Re: Joseph Roth: Radetzkymarsch

  • Etwas Zeit braucht man schon zum Lesen. Der Titel war mir sehr vertraut, natürlich auch die Musik, aber was der Roman leistet, ist eine in fast sachlicher, aber sehr feinfühliger Weise dargestelltes Zeitgemälde Österreichs vor dem 1. Weltkrieg. Da die psychologische Perspektive sehr sorgfältig entwickelt wurde, ein sehr gutes Buch. Keine Sorge, nicht eine Anti-/Militarismusideologie, wie ich sie befürchtet hatte.

  • Im Rahmen des Wettbewerbs 2017 habe ich den Radetzkymarsch gelesen. Es war eine Zweitlektüre, da ich beim ersten Mal sehr begeistert war von diesem Buch und es unbedingt nochmal lesen wollte.
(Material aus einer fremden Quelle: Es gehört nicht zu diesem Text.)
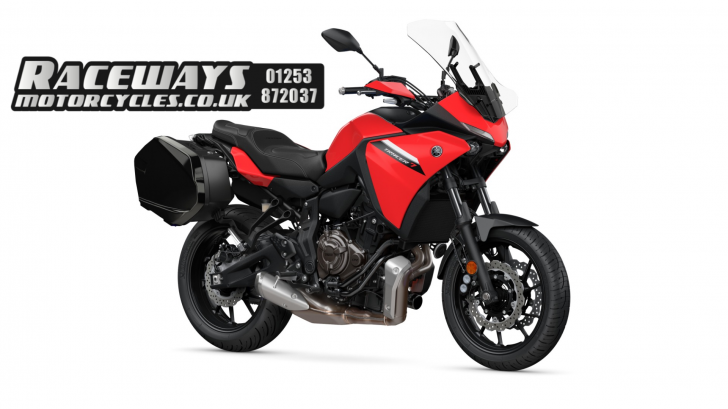 Yamaha Tracer 7 GT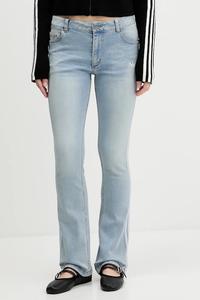 Узкие джинсы Denim Adidas Originals, синий
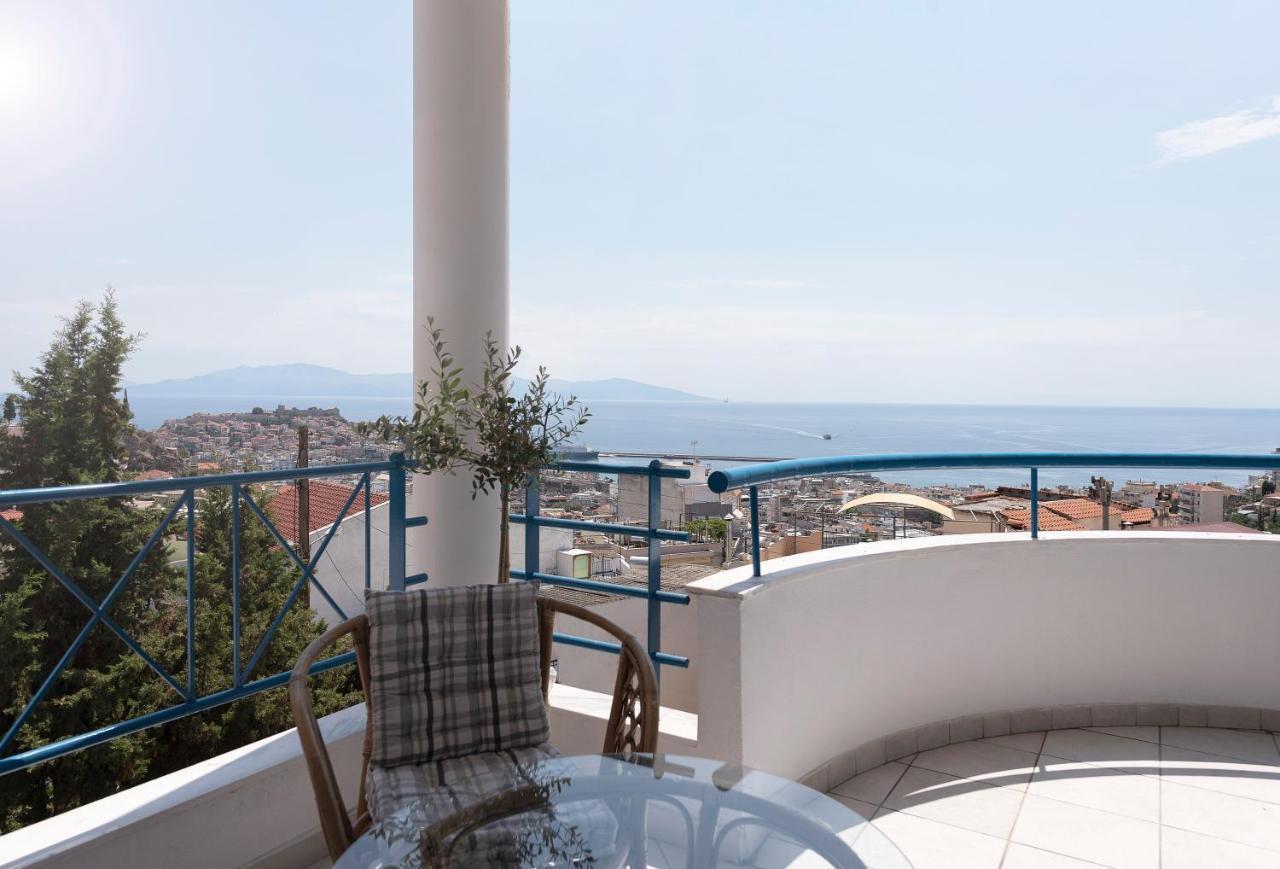 Vanilla Luxurious Apartment Kavála Ngoại thất bức ảnh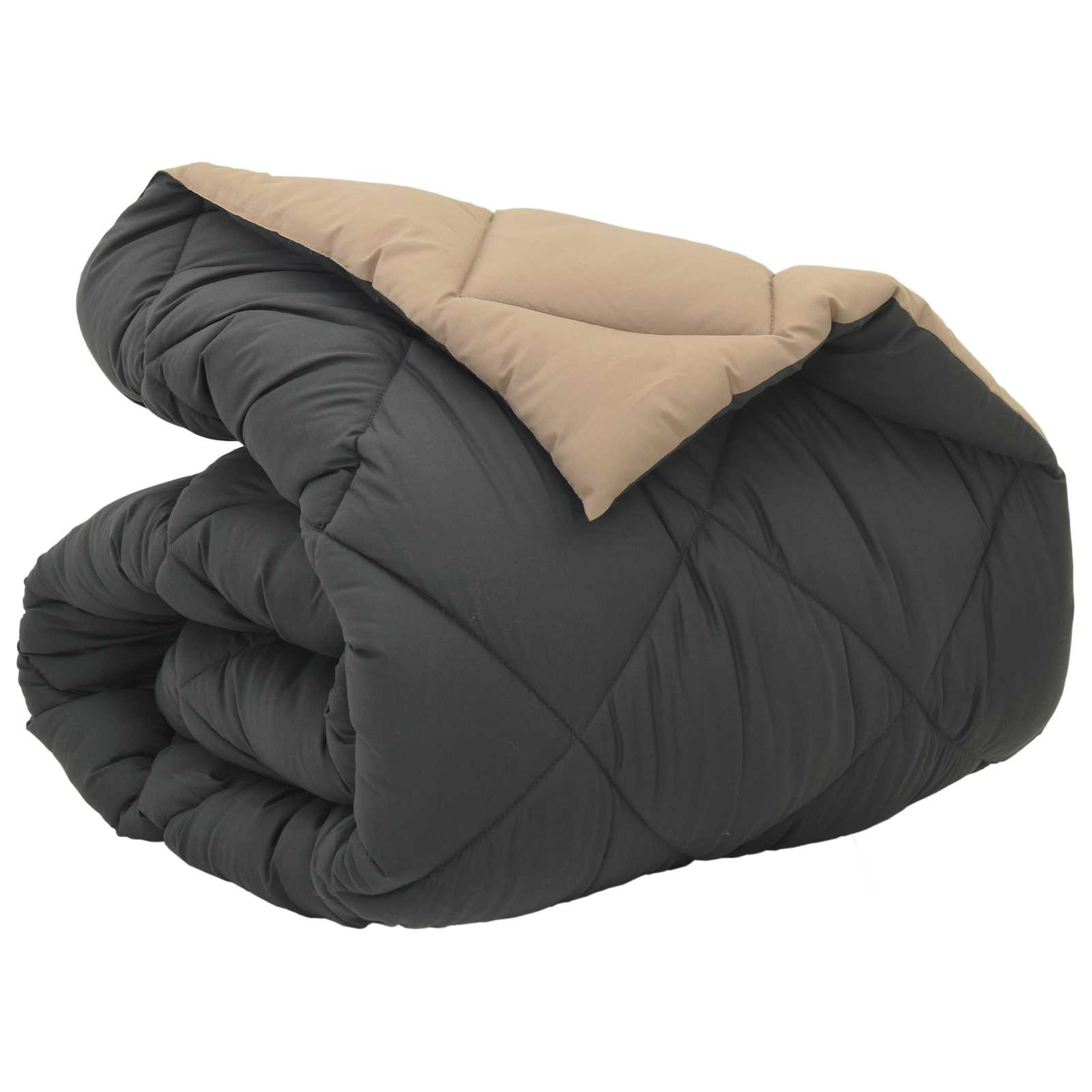 vidaXL Winter Duvet 140 x 220 cm 450 gsm Microfiber (100% Polyester) 2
Auch diesmal hat mich das Buch fasziniert.


    Am Schicksal der Familie Trotta beschreibt Roth den langsamen Untergang der Habsburgermonarchie. Der "Held von Solferino" rettet dem Kaiser Franz Joseph das Leben bei der Schlacht von Solferino. Dadurch ist das Schicksal der Trottas auch direkt mit dem Kaiser verknüpft. Der Sohn des Helden soll nicht zum Militär, wird Bezirkshauptmann irgendwo in Mähren. Der Enkel, Carl Joseph, kommt dann wieder zum Militär, ist aber eigentlich völlig unglücklich dort. Und auch völlig ungegeignet.


    Gut gefallen haben mir der Kaiser und auch der Bezirkshauptmann. Sie sind die letzten, die noch in der alten Welt leben und versuchen, sie am Leben zu erhalten. Die Audienz, die der Bezirkshauptmann beim Kaiser erhält, ist toll beschrieben. Und letztendlich ist es dann quasi unmöglich, dass die Trottas den Kaiser überleben. Als Franz Joseph stirbt, bleibt dem Bezirkshauptmann fast nichts mehr übrig, als sich ins Bett zu legen und auch zu sterben. Den Tod seines Sohnes, der wenig ruhmreich gleich am Anfang des Weltkriegs stirbt, hat er nicht verwunden. Als der Kaiser tot ist, fehlt ihm jeglicher Lebenssinn. Seine Welt ist untergegangen.


    Vor allem die Sprache und die Erzählweise von Roth haben mich gefesselt. Er verwendet viele Beschreibungen wie Formeln, die immer wieder auftauchen und damit auch bestimmte Stimmungen heraufbeschwören. Auch Licht und Farben werden sehr plastisch eingesetzt. V.a. das Thema Vorfahren (der Held von Solferino; der große, bärtige Jude, Großvater von Max Demant) ist sehr bedeutend. Die Enkel ("er war auch ein Enkel") können da schon gar nicht mehr mithalten und zeigen an ihrem Verhalten, dass das Habsburgerreich zum Untergang verdammt ist.


    Für den Wettbewerb 2018 habe ich mir Die Kapuzinergruft von Joseph Roth ausgewählt, da ich unbedingt noch mehr von ihm lesen möchte. Außerdem war es mal wieder eine gute Gelegenheit, sich mit der Geschichte der Habsburger und Franz Joseph I. zu beschäftigen. Immer wieder interessant.